>>>
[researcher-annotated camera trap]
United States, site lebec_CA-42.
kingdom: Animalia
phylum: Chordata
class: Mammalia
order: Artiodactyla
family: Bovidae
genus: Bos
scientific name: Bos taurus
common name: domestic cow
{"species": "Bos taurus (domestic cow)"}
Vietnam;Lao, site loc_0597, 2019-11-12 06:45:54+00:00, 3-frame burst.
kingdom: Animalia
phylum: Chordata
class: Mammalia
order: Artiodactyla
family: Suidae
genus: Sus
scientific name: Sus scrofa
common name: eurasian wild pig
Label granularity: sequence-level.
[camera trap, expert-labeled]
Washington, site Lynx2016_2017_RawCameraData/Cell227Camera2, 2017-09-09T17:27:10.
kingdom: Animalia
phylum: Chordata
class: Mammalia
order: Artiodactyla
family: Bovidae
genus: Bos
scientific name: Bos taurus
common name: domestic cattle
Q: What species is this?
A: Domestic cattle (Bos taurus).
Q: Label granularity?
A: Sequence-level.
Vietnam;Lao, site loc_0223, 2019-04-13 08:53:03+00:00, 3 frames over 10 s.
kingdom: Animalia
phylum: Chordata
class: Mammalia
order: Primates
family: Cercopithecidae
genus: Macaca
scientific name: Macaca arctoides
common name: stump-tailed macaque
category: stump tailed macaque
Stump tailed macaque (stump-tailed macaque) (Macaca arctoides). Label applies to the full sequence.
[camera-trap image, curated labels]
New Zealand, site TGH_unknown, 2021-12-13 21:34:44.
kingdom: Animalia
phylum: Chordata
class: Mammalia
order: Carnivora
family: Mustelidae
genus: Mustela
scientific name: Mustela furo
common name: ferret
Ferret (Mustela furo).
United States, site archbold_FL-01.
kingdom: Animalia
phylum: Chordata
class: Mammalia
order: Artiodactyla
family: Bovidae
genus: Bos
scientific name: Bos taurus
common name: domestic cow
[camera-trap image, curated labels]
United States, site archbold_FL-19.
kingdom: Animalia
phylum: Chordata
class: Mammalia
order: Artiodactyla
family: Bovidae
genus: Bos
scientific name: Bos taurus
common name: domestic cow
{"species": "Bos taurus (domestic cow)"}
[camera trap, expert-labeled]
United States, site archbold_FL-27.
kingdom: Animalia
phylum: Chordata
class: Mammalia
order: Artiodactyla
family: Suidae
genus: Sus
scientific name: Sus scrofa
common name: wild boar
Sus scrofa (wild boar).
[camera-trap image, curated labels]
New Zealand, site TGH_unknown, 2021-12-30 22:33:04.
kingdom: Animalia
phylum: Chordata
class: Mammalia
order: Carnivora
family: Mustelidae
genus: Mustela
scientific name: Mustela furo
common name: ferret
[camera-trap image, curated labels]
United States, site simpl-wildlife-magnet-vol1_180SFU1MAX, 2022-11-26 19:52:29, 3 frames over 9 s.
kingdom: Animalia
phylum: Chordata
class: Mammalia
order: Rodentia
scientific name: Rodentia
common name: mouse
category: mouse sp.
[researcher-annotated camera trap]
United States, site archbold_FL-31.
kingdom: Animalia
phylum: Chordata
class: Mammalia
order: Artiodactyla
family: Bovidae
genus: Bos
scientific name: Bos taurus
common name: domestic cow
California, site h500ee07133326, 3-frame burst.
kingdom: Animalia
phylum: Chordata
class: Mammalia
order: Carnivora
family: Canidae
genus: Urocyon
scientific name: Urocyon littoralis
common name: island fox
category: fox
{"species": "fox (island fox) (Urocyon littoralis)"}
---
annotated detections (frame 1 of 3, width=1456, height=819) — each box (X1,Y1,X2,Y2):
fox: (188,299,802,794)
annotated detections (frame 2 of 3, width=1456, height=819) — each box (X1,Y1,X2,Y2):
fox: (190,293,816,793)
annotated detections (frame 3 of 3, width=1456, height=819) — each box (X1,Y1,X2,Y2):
<<<
=== Activity ===
Please copy out each line of the material that contains the string "burst".

=== Solution ===
Vietnam;Lao, site loc_0597, 2019-11-12 06:45:54+00:00, 3-frame burst.
California, site h500ee07133326, 3-frame burst.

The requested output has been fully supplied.